— SUPPLIED ENTRIES —
** start **

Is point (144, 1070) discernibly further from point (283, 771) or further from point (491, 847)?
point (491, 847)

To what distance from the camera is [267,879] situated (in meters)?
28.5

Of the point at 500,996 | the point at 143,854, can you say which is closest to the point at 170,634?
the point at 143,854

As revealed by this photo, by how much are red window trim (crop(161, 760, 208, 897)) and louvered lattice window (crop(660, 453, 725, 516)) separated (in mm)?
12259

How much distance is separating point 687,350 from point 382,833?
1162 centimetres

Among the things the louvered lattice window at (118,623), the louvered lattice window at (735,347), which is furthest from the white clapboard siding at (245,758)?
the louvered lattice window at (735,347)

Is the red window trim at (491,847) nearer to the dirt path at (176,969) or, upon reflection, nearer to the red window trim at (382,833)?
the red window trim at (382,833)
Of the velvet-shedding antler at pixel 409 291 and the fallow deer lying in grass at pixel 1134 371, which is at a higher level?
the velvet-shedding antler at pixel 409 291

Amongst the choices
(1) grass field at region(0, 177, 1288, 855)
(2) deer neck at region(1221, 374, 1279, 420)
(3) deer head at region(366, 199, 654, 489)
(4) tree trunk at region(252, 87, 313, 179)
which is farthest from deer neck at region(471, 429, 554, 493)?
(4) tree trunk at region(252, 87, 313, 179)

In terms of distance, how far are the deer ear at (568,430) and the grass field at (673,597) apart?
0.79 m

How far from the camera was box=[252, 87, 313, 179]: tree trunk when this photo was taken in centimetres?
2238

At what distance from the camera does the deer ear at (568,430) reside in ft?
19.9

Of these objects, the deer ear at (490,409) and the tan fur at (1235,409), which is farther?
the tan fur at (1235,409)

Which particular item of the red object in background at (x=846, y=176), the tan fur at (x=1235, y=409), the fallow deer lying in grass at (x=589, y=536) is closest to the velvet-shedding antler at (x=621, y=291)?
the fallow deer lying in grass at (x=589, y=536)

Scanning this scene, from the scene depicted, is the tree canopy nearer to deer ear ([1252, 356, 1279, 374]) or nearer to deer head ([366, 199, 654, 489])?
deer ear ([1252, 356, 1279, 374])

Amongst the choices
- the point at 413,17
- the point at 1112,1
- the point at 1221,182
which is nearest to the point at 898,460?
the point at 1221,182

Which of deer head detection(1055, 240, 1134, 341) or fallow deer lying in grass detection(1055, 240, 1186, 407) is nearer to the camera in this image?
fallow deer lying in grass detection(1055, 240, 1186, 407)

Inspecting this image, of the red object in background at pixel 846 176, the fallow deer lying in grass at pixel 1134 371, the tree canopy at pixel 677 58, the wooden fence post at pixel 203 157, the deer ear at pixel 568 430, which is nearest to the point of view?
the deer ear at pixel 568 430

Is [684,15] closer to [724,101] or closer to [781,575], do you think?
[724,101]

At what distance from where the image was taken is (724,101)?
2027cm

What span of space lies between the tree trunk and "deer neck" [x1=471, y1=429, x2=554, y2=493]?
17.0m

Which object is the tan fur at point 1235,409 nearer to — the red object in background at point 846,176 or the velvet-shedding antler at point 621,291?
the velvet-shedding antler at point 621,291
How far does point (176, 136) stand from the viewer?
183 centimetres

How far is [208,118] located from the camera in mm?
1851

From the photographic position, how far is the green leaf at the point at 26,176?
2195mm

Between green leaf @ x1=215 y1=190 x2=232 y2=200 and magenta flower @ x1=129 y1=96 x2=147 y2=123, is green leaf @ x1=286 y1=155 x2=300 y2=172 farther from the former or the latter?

** end **

— WRITTEN INSTRUCTION —
Starting with the line containing "From the photographic" and going on through the last line, write those lines out again with "magenta flower" switched to "pink flower" and nothing else changed.

— WORKED ANSWER —
From the photographic position, how far is the green leaf at the point at 26,176?
2195mm

Between green leaf @ x1=215 y1=190 x2=232 y2=200 and pink flower @ x1=129 y1=96 x2=147 y2=123, is green leaf @ x1=286 y1=155 x2=300 y2=172 farther from the former or the latter?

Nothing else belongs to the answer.